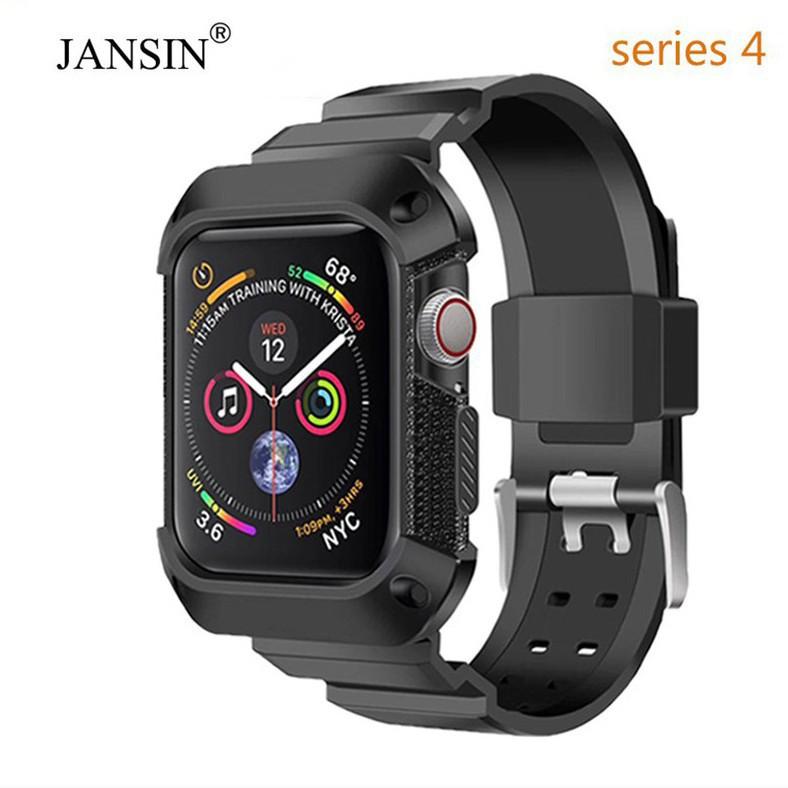 ☈✧❡เคส 4 44 มม. เคสสำหรับ Apple Watch 40 มม.44 Series 6 se 5 WatchBand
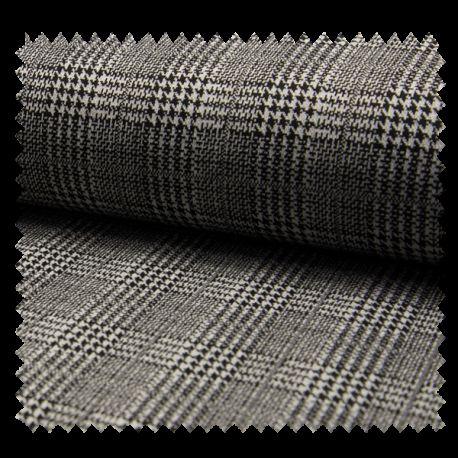 tissu jacquard prince de galles noir tissus des ursules. Black Bedroom Furniture Sets. Home Design Ideas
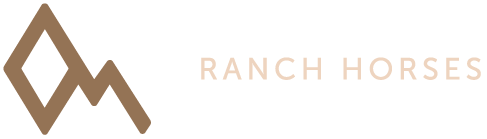 Diamond-McNabb Ranch Horses logo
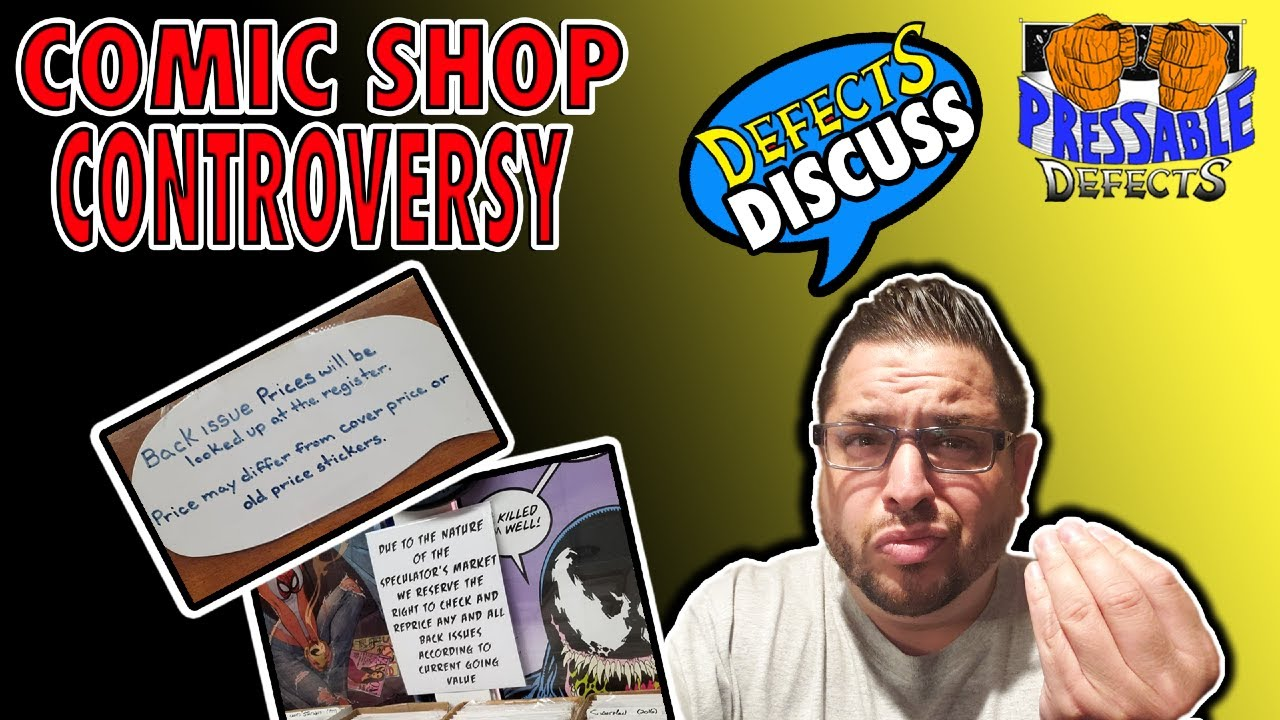 Comic Market Causing Controversy | Comic Book Talk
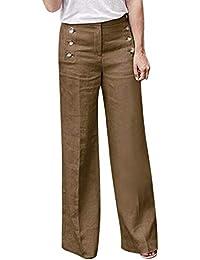 1a1a30ed4f25d Shujin Femme Pantalon Jambe Large en Coton Lin Couleur Unie Bouton Taille  Haute Décontracté Pants Lache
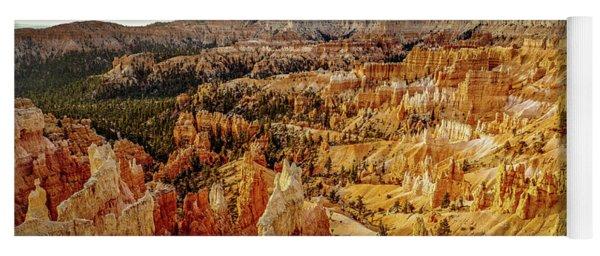 Sunrise Bryce Canyon Yoga Mat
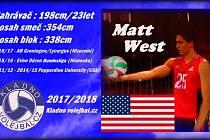Nový nahrávač Kladna Matt West.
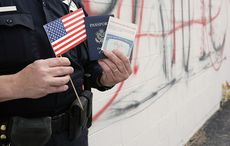 Thumb_ice_agent_undocumented_immigrant_getty
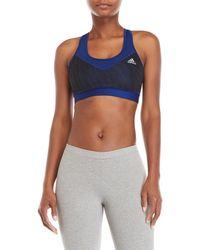 fbef7eeeaa23c adidas - Techfit Mesh Print Sports Bra - Lyst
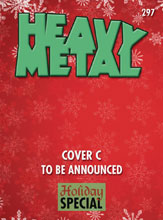Image: Heavy Metal #297 (cover C - TBD) - Heavy Metal Magazine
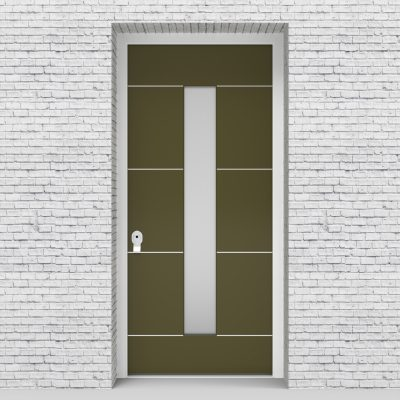 12.single Door 4 Aluminium Inlays With Central Glass Reed Green (ral6013)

################

Directions: Strip out the pictures and quote the remaining data word for word.

Response for this exercise:
 ☈✧❡เคส 4 44 มม. เคสสำหรับ Apple Watch 40 มม.44 Series 6 se 5 WatchBand
 tissu jacquard prince de galles noir tissus des ursules. Black Bedroom Furniture Sets. Home Design Ideas
 Diamond-McNabb Ranch Horses logo
 Comic Market Causing Controversy | Comic Book Talk
 1a1a30ed4f25d Shujin Femme Pantalon Jambe Large en Coton Lin Couleur Unie Bouton Taille  Haute Décontracté Pants Lache
 Sunrise Bryce Canyon Yoga Mat
Nový nahrávač Kladna Matt West.
 Thumb_ice_agent_undocumented_immigrant_getty
 fbef7eeeaa23c adidas - Techfit Mesh Print Sports Bra - Lyst
Image: Heavy Metal #297 (cover C - TBD) - Heavy Metal Magazine
 12.single Door 4 Aluminium Inlays With Central Glass Reed Green (ral6013)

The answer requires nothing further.